Share your dilemmas and get honest opinions from other Mumsnetters.

What do you make of this DM story

228 replies

Stepmum3 · 06/01/2019 13:05

www.dailymail.co.uk/news/article-6561079/Millionaire-reveals-moment-doctor-told-father-three-adored-boys.html#comments-6561079

Basically a man finds out after 21 years he couldn’t of possibly fathered his three boys he knew as sons due to being diagnosed with cystic fibrosis. Then sued his Ex wife for the CSA and walked away with 250k. He had paid her 4 million and maintenance following their divorce. Two of the boys no longer talk to him 1 saying if you sue mum I won’t talk to you again.

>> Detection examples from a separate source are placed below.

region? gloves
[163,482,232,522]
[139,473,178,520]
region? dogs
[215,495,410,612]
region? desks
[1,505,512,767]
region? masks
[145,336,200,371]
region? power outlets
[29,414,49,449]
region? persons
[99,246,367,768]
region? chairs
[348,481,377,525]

I get the anger and hurt caused by this however the value of the boys he placed at 250k. What will the money bring back I feel nothing. A real sad story and upsetting for all involved. Although, I do think the wife is a bit of a cunt.

OP posts:
Oliversmumsarmy · 06/01/2019 20:33

Nothing, nothing will ever bring back what he had

Nothing will but he chose this route knowing the consequences

Littlebird88 · 06/01/2019 20:38

he seem a.v selfish what about these poor kids who ok were teenagers perhaps when they were told.
Maybe it's the ways it's written but nothing mentioned about how sad he feels for them .
As usual I suspect there's more to the story.
and also it happened years ago why is he going to the media now

NWQM · 06/01/2019 20:45

One article says he is writing a book

NWQM · 06/01/2019 20:45

One article says he is writing a book

Oliversmumsarmy · 06/01/2019 20:45

Did he only go for the £250k though? That was the settlement. Did he actually try & overturn the whole divorce settlement but find that the only fraud was the child support payments

I don’t have to be a lawyer to know that all he would get might be anything he has paid for after the divorce for the children.

If you work it out they divorced in 2007 and up until he won his case between 3 children with private school fees and maintenance it doesn’t sound a lot per year he was paying out.

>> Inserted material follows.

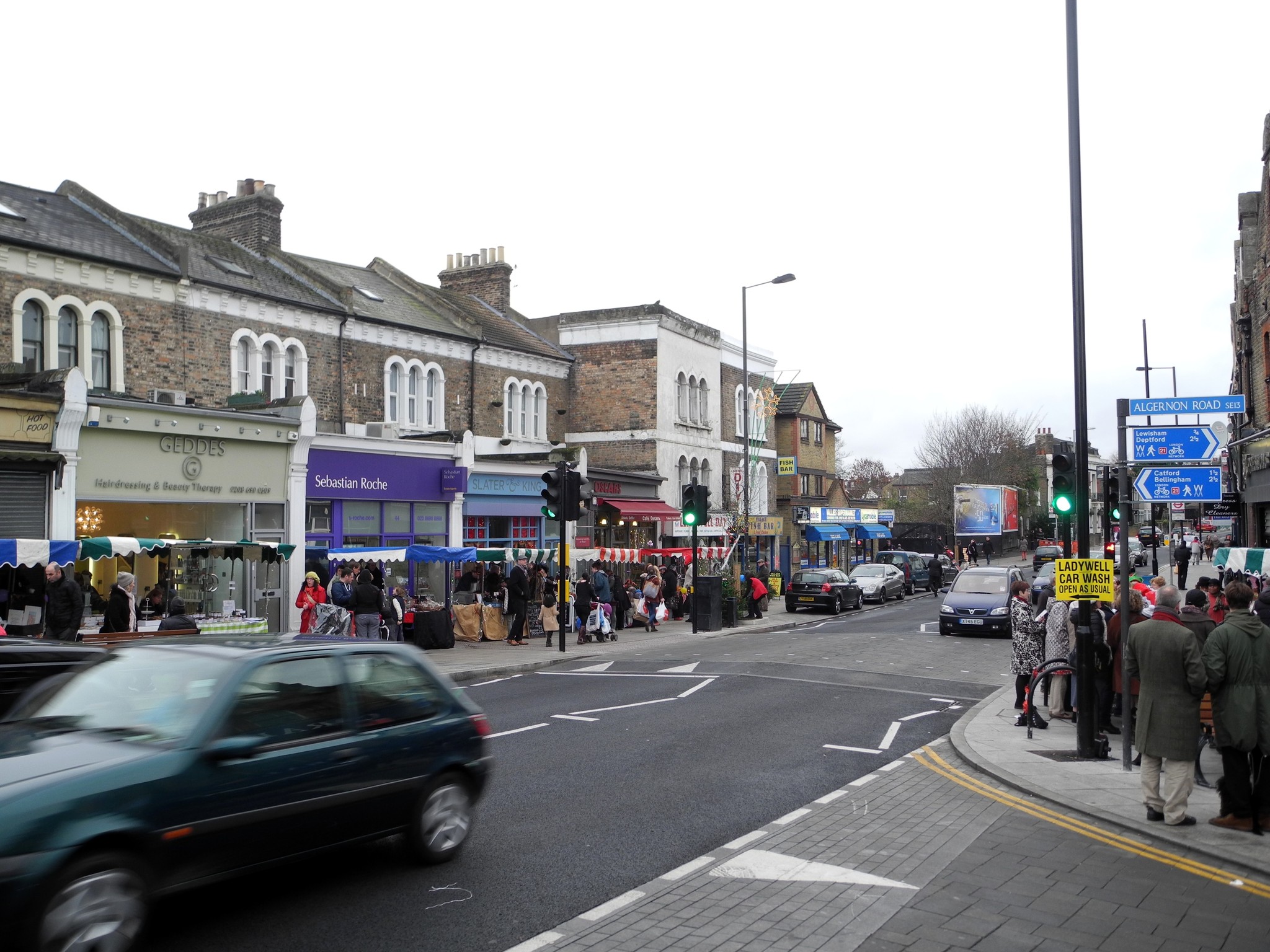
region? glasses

The 13 year old would have had 5 years of maintenance to bring him up to 18

The twins would have had 10 years each

So he was paying £10,000 per year per child.

They must have gone to awfully cheap private schools.

It doesn’t add up

Meralia · 06/01/2019 20:49

What a nasty man! Hurting his sons in such a way. They must be devastated to be dropped like a stone after he realised they weren’t biologically his!

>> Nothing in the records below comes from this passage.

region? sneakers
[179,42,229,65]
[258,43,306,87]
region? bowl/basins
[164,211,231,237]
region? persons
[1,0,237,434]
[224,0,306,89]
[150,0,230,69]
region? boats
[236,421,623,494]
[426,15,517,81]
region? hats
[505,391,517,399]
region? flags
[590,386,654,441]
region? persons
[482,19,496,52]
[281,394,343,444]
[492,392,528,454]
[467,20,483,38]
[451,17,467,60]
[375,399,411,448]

There’s more to this than meets the eye. If they’re asking for their mother not to be sued, they may understand her reasons, which we don’t know.

crispysausagerolls · 06/01/2019 21:41

I can’t believe the sons sided with the mother

GlitterStick · 06/01/2019 21:44

what a nasty man hurting his sons on such a way

Erm, that goes for the woman as well who didn't seem to give a shit about who the dad was or wasn't and made the whole sorry mess in the first place.

Oliversmumsarmy · 06/01/2019 21:46

thebaronetofcockburn

Are you saying that if you found out that your children were switched at birth and the children you had loved from the day of their birth and raised as your own would be out on their ears.

Just wow.

I couldn’t imagine cutting off my dc whatever happened. I actually like them and they are my friends.

CarolDanvers · 06/01/2019 21:57

can’t believe the sons sided with the mother

Well that makes me wonder what kind of a father he was over the years actually and also what life was like in the family home.

DinoDave · 06/01/2019 22:11

I don’t think he’s bothered at all about the loss of the relationships he had.

The fact that he talks about complying with the demands of the child support agency suggests he was paying the least he could.

The way it’s worded leads me to think he didn’t spend much time letting the news sink in before telling the oldest son.

The fact he’s pretty much openly casting the kids out and talking of being childless. In reality, would you do that if you found out your kids weren’t yours?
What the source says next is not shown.